Fattier cuts like ribeye, chuck roast, and 80/20 ground beef work especially well for keto because they provide the higher fat content the diet calls for. Leaner cuts like eye of round or top sirloin are still zero-carb but have less fat, which matters if you’re trying to hit specific fat-to-protein ratios. For a standard low-carb diet that isn’t strictly keto, any cut works.

Comparing Beef to Other Proteins

  • Chicken and turkey: Also zero carbs when plain, similar to beef. Skin-on poultry is higher in fat, skinless breast is very lean.
  • Pork: Zero carbs for plain cuts. Processed pork products like sausages or bacon sometimes contain small amounts of sugar from curing.
  • Fish and shellfish: Most fish is zero-carb. Some shellfish like shrimp and mussels contain trace amounts (typically under 1 gram per serving).
  • Eggs: Less than 1 gram of carbohydrate per egg.
  • Beans and legumes: Often used as protein sources but contain 20 to 25 grams of carbs per half-cup serving, making them a poor fit for strict low-carb diets.

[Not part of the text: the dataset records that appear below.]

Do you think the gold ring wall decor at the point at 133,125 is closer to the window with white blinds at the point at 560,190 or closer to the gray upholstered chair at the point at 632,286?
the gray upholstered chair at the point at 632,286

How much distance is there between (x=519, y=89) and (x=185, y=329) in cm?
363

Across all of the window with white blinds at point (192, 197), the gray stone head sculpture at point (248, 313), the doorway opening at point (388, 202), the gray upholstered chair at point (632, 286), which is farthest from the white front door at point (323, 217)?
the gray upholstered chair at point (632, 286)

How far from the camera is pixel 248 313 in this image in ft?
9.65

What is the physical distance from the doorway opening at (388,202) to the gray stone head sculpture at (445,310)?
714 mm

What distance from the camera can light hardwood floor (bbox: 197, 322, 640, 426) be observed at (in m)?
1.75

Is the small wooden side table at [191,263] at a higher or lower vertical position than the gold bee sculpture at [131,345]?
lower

Among animal proteins, beef stands out not because it’s lower in carbs than chicken or fish (they’re all essentially zero), but because it delivers more iron and B12 per serving than most other options. If you’re building a low-carb diet and want nutrient density alongside zero carbs, beef pulls double duty.

Keeping Beef Meals Low-Carb

The simplest approach is seasoning beef with salt, pepper, garlic, and herbs, then cooking it with butter or olive oil. Grilling, pan-searing, roasting, and slow-cooking all keep the carb count at zero as long as you skip sugary sauces. If you want a sauce, mustard, hot sauce, and sugar-free salsa are reliably low-carb. Cheese, sour cream, and guacamole add flavor and fat without meaningful carbs.

For side dishes, pairing beef with non-starchy vegetables like broccoli, spinach, cauliflower, or asparagus keeps the entire plate low-carb. Swapping mashed potatoes for mashed cauliflower or trading burger buns for lettuce wraps are simple substitutions that make a real difference in total carb count.